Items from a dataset
+ + + + + + +

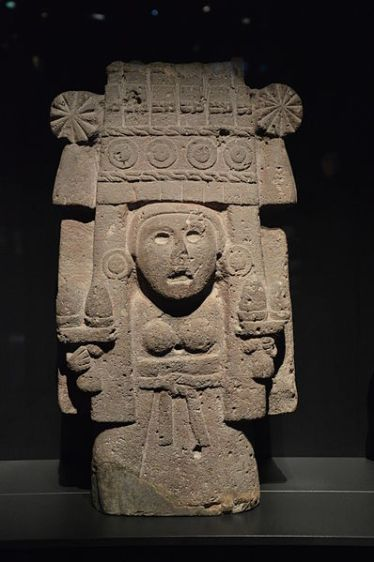 Statue of Chicomecoatl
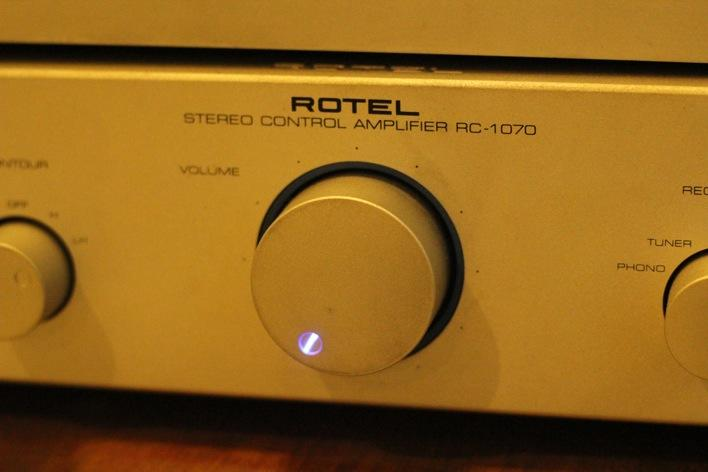 """""""WTS"""" PREAMP MERK ROTEL RC1070.. MANY PICS.."""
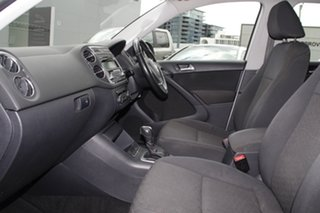 2013 Volkswagen Tiguan 5N MY14 118TSI DSG 2WD White 6 Speed Sports Automatic Dual Clutch Wagon.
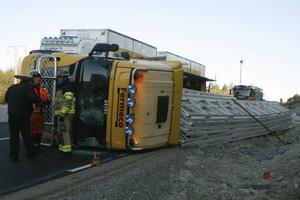 En lastbil lastad med takstolar tippade på E4, vid nya vägbygget mellan avfarterna till Hudiksvall.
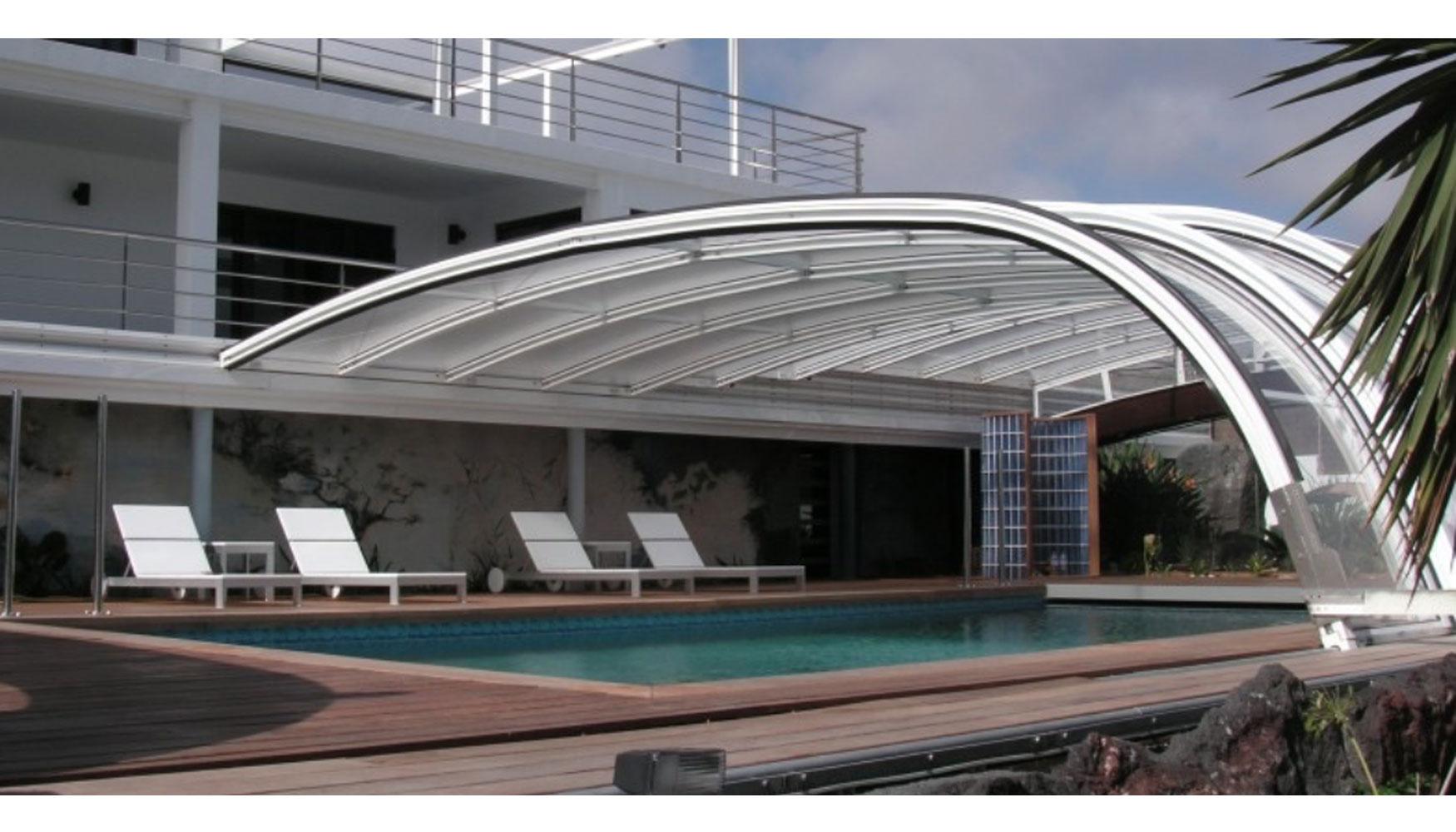 Cubiertas para piscinas de acmsa garant a de calidad y for Piscina quart de poblet cubierta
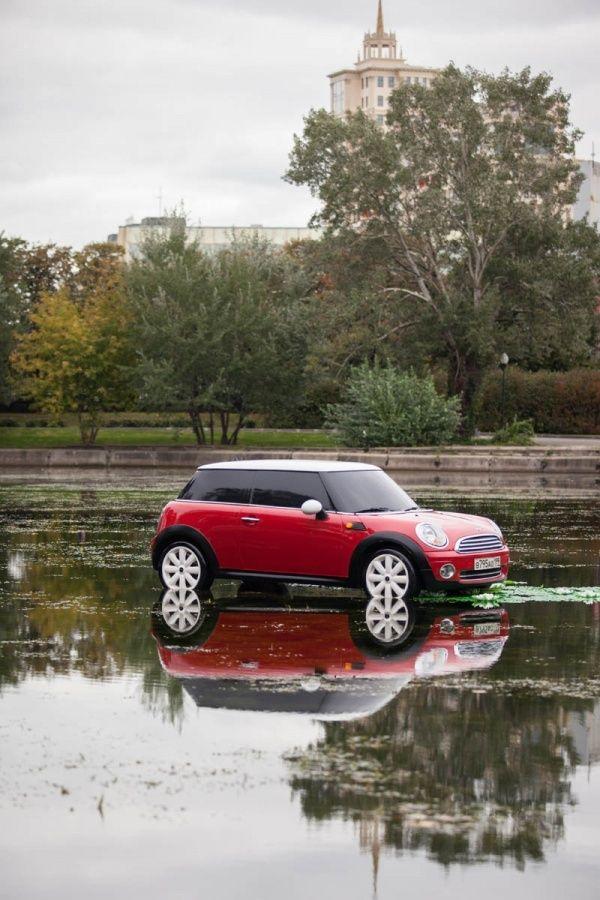 MINI проявил чудеса парковки, и был обнаружен в центре пруда в Парке Горького
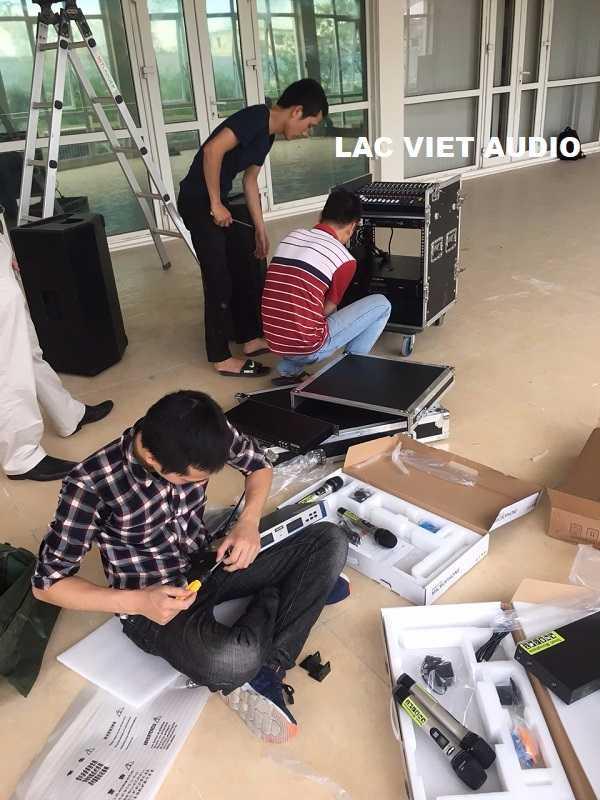 Kỹ thuật viên âm thanh tiến hành lắp đặt thiết bị âm thanh tại hội trường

+ + + + + + +

Exercise: Exactly the lines from the one containing "En lastbil lastad" to the end of the records above, both end lines included, are to be printed, and no pictures with them.

Task solution:
 En lastbil lastad med takstolar tippade på E4, vid nya vägbygget mellan avfarterna till Hudiksvall.
 Cubiertas para piscinas de acmsa garant a de calidad y for Piscina quart de poblet cubierta
 MINI проявил чудеса парковки, и был обнаружен в центре пруда в Парке Горького
 Kỹ thuật viên âm thanh tiến hành lắp đặt thiết bị âm thanh tại hội trường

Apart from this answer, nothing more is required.